To get back to actually discussing Blue Note and stop narcissistically flaunting my crazy spending spree, I've noticed something recently that I find interesting. It's the use of "Etc" on a list of personnel on the cover of Blue Note album covers. It first hit me when I was looking over the cover to Night Dreamer by Wayne Shorter:
At the time, I thought it was a curious choice. Not one that I would have made, but perhaps it was just an aesthetic choice? Clearly, there is enough room for one more name on the same line, but who am I to question Reid Miles? And then, as I was adding and subtracting records from carts the last two days, I noticed the cover of Joe Henderson's Page One (which is one of the hardest cuts I made from my cart, but the cheap price it is going for indicates to me it is safe to wait):
Again with the "Etc."! The common thread between the two of them is that, on both covers, McCoy Tyner is the only person not listed. So, he is the "etc." After some researching, I found that on the 1999 liner notes of the CD release of Page One, Bob Blumenthal states that this is due to Tyner having recently signed a recording contract with Impulse! Well, this makes sense. However, when you look over at Night Dreamer, which came out in 1964, less than a year after Page One, you see that McCoy Tyner is again given the "Etc" while Elvin Jones is listed. So, then I looked back into Elvin Jones' discography and see Elvin Jones released his album Illumination! on Impulse! in 1963, so clearly he had a contract with them to release music even outside of the Coltrane quartet that he and Tyner were a part of and, regardless, it is clear their status with Impulse! must have been the same because it says on the back of Night Dreamer that the two of them appear courtesy of Impulse Records. Looking deeper, Elvin had been on a few Blue Note titles as a side man going back as far as the 50s. So, maybe this relationship made it different? But then I confirmed that Tyner had appeared as a side man on Blue Note titles for years already as well. So, there is no clear reason why they are treated differently.

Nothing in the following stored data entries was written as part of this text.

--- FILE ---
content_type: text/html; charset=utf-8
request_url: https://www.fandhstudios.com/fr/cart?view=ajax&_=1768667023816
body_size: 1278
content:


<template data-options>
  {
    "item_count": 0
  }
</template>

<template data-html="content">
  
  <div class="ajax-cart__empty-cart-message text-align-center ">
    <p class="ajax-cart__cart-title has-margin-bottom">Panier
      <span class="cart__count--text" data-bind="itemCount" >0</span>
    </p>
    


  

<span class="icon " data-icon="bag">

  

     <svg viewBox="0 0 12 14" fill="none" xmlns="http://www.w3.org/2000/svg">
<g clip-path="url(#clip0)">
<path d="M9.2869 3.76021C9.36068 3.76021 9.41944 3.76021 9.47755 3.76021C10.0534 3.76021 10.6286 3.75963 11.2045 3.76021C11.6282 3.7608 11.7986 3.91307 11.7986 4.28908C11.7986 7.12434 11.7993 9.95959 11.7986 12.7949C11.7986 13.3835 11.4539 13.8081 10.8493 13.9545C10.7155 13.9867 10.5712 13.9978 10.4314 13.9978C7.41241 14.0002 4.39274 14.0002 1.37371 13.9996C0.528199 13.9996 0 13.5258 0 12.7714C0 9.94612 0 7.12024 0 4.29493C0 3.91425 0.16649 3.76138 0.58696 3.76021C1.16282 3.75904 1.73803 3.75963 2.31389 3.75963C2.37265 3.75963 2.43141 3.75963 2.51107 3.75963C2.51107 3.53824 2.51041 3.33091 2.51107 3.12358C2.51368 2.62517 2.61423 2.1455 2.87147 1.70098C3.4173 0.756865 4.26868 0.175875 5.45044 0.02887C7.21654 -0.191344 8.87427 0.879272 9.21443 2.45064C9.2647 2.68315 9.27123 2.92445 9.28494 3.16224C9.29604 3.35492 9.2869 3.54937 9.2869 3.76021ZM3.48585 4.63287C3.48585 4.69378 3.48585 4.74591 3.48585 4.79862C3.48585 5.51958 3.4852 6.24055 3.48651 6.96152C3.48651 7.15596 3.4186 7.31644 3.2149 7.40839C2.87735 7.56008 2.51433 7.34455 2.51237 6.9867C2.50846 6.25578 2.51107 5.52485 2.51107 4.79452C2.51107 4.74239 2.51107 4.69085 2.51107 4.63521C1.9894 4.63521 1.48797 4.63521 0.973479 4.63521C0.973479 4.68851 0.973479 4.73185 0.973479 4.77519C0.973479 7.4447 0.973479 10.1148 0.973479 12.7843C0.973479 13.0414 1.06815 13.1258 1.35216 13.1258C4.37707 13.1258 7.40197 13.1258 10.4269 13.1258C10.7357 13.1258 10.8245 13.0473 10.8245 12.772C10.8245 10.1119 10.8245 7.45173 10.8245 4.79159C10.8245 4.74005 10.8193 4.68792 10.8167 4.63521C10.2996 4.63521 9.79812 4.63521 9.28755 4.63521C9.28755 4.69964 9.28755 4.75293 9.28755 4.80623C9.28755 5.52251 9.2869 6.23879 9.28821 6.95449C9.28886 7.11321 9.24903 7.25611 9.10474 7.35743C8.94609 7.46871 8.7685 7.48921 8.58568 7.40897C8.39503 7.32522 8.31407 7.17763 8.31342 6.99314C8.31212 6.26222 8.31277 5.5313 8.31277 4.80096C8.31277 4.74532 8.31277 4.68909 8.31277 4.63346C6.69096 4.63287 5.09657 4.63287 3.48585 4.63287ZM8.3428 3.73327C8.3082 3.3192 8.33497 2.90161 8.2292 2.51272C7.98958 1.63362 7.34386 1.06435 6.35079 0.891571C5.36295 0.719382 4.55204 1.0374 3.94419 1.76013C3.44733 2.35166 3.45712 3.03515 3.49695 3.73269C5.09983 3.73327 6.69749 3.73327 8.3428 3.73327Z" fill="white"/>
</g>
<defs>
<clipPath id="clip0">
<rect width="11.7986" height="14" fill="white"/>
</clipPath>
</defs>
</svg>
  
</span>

And then I noticed In N' Out by Henderson, again has the "Etc." for Tyner with Elvin listed. This was released in Jan. 1965. I can't find anymore "Etc"s, but it seems he stops being listed after 1961 (Ready for Freddie), and begins being listed again in 1966 (Rough N' Tumble by Stanley Turrentine). In 1967 The Real McCoy comes out as Tyner's Blue Note debut.
Am I insane, or does anyone else find this very interesting?